#### TEXT SEGMENT
- - - -
1. Can a contract bar litigation or arbitration of a dispute until adjudication is over?

A party to a construction contract subject to the Housing Grants Act can go to adjudication at any time. But is a clause that says a dispute cannot be referred to court or arbitration until an adjudicator has made their decision, effective as a contractual bar? Or can it be sidestepped because the clause ousts the jurisdiction of the courts?

Clause W2.4(1) of NEC3 is such a clause and, in deciding that it is an effective contractual bar, making adjudication a mandatory step prior to referring any dispute to a tribunal (whether court or arbitration), a Scottish court said it was clear from the language of the clause, and its relationship with other clauses, that these provisions were intended to be definitive as to the means, and the sequence, for determining disputes. The claimant's approach, that these provisions could be ignored in favour of an unqualified right of direct recourse to the court without any stipulated timeframe, would effectively permit a parallel regime of dispute resolution wholly at odds with the clear words and detailed specification of the agreed means for dispute resolution and make the agreed terms of Clause W2.4 superfluous.

The claimant's approach also cut across the Housing Grants Act right to refer a dispute to adjudication, the quick and inexpensive means of interim dispute resolution introduced by the Act. It would deny the defendant the advantages and speed of that contractually-agreed first mode of dispute resolution.

The Scottish court also adopted analysis of the issue in the English case of Anglian Water Services Limited v Laing O'Rourke Utilities Limited, where the court noted that a clause similar to W2.4(1) did not fetter the right to refer a dispute to adjudication at any time. It did, however, prevent a party starting court or arbitration proceedings at any time, without having first referred the dispute to adjudication.

The Fraserburgh Harbour Commissioners v McLaughlin & Harvey Ltd at:

https://www.bailii.org/scot/cases/ ScotCS/2021/2021_CSOH_8.html

2. How to deal with a liquidated damages clause

In a dispute under an aircraft sale agreement, there was a claim for liquidated damages of US $42.95m, in respect of undelivered aircraft. The buyer claimed the liquidated damages were an unenforceable penalty and that, if they were not recoverable, the seller could not, instead, recover damages at common law.

Applying the Supreme Court ruling on liquidated damages in Cavendish Square Holding v Makdessi, the court in this case noted that the judgment had said that, "In a negotiated contract between properly advised parties of comparable bargaining power, the strong initial presumption must be that the parties themselves are the best judges of what is legitimate in a provision dealing with the consequences of breach." and that, in judging whether the damages are "extravagant,exorbitant or unconscionable...the extent to which the parties were negotiating at arm's-length on the basis of legal advice and had every opportunity to appreciate what they were agreeing must at least be a relevant factor."
- - - -
#### MATERIAL SUPPLIED

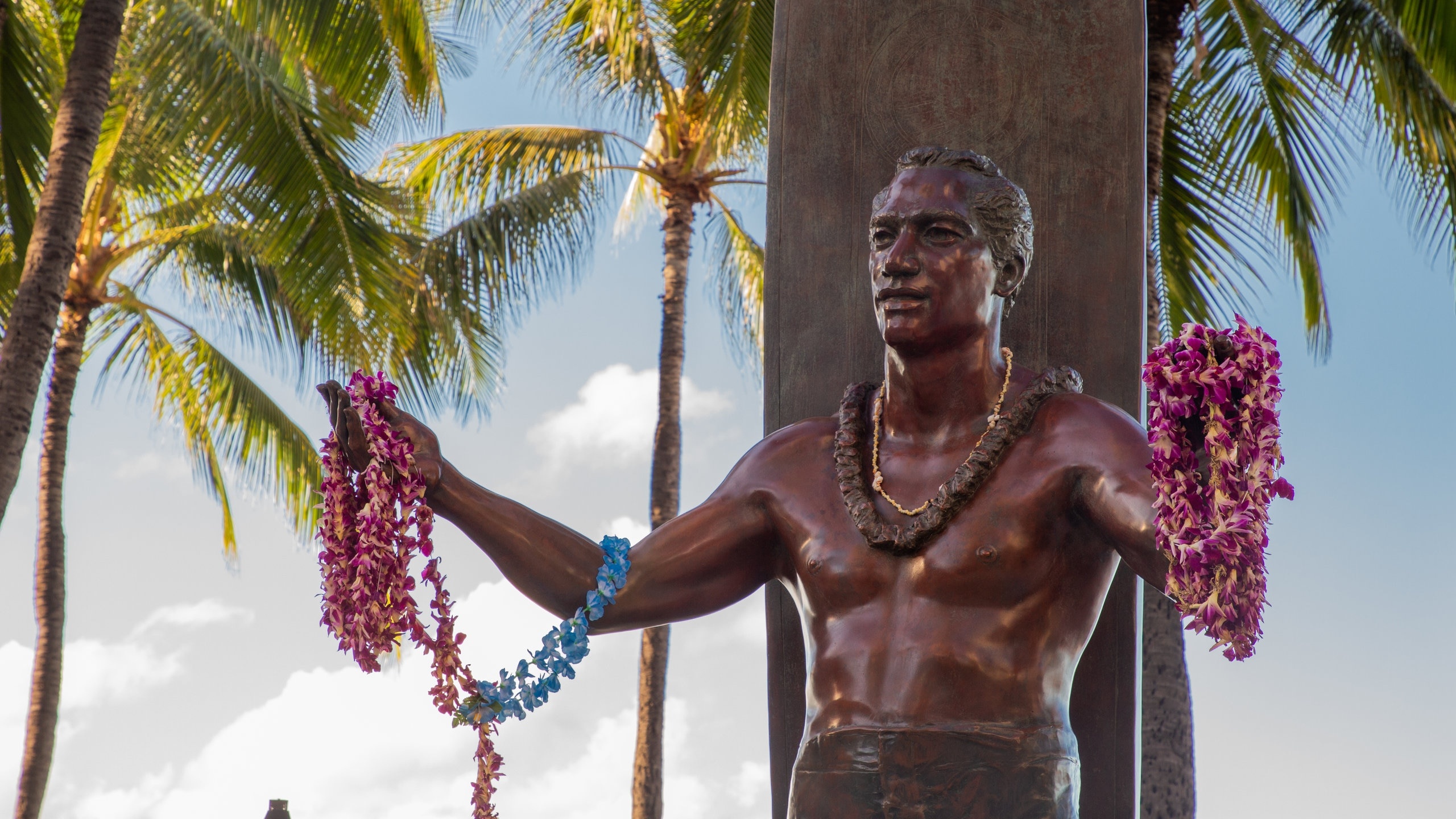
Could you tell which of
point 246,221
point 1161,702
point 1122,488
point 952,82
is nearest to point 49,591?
point 246,221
- - - -
#### THE TASKS
1: Reproduce word for word the part of the legal update that starts with the words "The Scottish court" and ends with "dispute to adjudication.".
2: List every court case that the legal update names by its parties.

#### SET OF ANSWERS
1:
The Scottish court also adopted analysis of the issue in the English case of Anglian Water Services Limited v Laing O'Rourke Utilities Limited, where the court noted that a clause similar to W2.4(1) did not fetter the right to refer a dispute to adjudication at any time. It did, however, prevent a party starting court or arbitration proceedings at any time, without having first referred the dispute to adjudication.

2:
- Anglian Water Services Limited v Laing O'Rourke Utilities Limited
- The Fraserburgh Harbour Commissioners v McLaughlin & Harvey Ltd
- Cavendish Square Holding v Makdessi